**EXERCISE DETAILS:**
Pull out each line of the material below that contains the string "nearer". Only matches with the same letter case count.

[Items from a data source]
┄┄┄┄┄┄┄┄┄┄┄┄┄┄┄┄┄┄┄┄

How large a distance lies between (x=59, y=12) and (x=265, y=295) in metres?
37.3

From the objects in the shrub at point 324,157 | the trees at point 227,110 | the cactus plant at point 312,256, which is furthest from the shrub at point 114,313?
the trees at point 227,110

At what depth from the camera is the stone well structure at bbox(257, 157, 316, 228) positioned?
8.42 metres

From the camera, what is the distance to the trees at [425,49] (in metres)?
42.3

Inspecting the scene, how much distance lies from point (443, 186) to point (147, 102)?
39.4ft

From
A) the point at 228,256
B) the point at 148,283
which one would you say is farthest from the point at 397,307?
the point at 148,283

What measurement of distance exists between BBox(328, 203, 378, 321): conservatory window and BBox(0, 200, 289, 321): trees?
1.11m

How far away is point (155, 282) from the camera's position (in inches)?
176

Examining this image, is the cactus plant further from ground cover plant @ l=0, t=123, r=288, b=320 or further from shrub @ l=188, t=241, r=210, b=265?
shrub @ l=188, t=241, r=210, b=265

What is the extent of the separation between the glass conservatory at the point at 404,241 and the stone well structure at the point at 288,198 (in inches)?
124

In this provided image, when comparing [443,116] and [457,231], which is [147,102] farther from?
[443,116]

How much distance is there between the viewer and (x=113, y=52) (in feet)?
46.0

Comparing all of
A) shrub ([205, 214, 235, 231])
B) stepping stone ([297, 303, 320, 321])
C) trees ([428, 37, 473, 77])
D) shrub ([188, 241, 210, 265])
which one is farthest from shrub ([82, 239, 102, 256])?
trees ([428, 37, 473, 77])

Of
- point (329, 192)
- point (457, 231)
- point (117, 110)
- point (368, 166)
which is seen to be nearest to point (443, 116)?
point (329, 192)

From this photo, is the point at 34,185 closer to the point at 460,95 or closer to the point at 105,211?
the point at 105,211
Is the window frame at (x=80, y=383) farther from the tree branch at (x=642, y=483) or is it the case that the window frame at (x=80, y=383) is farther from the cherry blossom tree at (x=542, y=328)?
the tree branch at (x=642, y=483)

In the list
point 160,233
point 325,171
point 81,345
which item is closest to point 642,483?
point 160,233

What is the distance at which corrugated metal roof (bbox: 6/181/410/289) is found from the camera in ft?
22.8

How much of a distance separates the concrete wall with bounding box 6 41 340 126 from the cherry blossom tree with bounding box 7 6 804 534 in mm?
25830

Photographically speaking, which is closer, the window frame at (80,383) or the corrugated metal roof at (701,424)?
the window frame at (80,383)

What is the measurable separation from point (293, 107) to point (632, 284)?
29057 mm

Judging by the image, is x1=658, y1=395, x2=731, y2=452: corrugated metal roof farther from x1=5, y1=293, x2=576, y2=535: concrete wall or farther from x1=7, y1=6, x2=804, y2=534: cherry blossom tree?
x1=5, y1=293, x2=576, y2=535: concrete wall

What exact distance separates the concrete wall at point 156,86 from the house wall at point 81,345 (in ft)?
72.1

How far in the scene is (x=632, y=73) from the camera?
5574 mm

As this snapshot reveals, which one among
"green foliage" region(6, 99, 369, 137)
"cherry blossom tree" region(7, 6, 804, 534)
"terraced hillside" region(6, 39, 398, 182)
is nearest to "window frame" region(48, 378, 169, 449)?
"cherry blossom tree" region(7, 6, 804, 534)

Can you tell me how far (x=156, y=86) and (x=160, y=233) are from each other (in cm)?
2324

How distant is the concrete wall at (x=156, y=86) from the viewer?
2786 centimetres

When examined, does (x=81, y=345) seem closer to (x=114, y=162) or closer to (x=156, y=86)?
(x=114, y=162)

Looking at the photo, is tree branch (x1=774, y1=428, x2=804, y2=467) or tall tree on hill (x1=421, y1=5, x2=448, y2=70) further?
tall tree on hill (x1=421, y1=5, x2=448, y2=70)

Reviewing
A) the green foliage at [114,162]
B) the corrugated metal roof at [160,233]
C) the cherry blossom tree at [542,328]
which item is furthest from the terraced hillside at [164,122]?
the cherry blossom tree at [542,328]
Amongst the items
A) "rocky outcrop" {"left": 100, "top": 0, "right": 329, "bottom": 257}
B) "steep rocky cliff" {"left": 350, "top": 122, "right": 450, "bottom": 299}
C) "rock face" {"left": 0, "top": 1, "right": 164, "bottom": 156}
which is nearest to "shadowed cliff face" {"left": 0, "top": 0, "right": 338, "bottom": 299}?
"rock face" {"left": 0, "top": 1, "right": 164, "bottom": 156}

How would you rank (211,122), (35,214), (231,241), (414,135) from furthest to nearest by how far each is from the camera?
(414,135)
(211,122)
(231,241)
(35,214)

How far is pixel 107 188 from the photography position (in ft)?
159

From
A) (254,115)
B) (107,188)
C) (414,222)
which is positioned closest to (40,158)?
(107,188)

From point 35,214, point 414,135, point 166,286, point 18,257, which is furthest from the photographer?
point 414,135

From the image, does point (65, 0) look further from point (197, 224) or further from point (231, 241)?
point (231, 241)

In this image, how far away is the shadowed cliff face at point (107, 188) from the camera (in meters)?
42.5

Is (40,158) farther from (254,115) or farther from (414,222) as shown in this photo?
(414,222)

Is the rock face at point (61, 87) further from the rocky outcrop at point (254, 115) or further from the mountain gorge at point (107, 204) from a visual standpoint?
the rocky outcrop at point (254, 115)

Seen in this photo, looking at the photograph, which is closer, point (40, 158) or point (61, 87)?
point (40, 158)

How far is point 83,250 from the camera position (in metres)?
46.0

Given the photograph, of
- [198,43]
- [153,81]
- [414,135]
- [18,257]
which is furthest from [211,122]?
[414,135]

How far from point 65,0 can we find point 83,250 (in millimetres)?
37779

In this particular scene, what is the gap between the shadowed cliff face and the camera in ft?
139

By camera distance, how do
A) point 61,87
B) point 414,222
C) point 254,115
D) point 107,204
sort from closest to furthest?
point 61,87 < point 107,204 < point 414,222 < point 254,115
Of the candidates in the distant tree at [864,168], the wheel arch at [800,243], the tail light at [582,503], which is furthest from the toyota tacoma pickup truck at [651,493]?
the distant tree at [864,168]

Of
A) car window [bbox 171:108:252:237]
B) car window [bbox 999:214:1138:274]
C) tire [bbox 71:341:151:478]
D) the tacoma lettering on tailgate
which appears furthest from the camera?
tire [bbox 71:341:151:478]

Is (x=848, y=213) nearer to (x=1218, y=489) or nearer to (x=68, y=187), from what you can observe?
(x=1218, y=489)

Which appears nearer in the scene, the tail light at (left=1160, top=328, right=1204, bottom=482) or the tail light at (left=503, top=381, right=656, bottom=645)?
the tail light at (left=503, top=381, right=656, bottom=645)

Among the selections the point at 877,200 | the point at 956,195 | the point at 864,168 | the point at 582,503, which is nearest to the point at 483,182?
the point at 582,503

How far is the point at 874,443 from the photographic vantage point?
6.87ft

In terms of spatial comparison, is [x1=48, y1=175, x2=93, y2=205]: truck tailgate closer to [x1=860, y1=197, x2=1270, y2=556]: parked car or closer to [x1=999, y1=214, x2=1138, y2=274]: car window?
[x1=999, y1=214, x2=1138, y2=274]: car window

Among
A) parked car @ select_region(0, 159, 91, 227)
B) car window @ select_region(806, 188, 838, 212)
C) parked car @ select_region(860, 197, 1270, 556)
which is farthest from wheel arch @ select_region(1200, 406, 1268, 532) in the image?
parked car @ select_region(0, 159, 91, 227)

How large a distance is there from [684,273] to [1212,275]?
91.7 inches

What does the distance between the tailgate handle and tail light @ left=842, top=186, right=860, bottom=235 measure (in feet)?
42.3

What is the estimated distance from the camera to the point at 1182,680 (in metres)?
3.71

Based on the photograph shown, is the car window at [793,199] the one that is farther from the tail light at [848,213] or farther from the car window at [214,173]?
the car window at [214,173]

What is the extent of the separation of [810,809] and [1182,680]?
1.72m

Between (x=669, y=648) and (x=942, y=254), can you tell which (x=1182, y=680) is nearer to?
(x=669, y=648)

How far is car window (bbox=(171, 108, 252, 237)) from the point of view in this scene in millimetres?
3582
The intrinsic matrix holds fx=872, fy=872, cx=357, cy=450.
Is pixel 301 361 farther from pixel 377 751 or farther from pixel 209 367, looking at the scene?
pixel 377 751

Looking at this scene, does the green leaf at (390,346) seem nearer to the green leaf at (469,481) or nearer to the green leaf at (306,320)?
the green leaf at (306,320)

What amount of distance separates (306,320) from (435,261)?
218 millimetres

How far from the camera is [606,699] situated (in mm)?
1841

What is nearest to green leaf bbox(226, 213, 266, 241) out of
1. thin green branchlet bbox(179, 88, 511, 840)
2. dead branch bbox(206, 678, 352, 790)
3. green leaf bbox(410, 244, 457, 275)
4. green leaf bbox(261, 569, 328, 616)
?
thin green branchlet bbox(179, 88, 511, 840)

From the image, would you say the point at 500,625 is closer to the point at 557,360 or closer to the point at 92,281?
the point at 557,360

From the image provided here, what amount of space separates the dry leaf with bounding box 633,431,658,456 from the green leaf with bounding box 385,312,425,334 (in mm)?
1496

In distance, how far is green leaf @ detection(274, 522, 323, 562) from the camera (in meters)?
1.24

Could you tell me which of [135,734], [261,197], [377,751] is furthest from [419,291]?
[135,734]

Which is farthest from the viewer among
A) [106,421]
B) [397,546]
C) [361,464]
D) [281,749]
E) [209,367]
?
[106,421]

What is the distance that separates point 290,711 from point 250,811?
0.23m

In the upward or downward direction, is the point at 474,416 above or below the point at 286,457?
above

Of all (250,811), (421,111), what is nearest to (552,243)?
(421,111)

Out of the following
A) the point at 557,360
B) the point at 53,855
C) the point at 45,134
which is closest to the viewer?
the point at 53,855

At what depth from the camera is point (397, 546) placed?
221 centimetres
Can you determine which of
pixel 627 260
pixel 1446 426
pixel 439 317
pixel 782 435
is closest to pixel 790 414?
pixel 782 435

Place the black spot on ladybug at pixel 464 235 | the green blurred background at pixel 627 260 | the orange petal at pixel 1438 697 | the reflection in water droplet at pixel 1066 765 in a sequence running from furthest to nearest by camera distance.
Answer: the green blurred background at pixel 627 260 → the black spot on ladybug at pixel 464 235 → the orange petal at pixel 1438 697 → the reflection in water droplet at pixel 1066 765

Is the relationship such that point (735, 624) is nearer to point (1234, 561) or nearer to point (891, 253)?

┄┄┄┄┄┄┄┄┄┄┄┄┄┄┄┄┄┄┄┄

**EXPECTED ANSWER:**
Is (x=848, y=213) nearer to (x=1218, y=489) or nearer to (x=68, y=187), from what you can observe?
Which appears nearer in the scene, the tail light at (left=1160, top=328, right=1204, bottom=482) or the tail light at (left=503, top=381, right=656, bottom=645)?
Between (x=669, y=648) and (x=942, y=254), can you tell which (x=1182, y=680) is nearer to?
Looking at this scene, does the green leaf at (390,346) seem nearer to the green leaf at (469,481) or nearer to the green leaf at (306,320)?
Is the relationship such that point (735, 624) is nearer to point (1234, 561) or nearer to point (891, 253)?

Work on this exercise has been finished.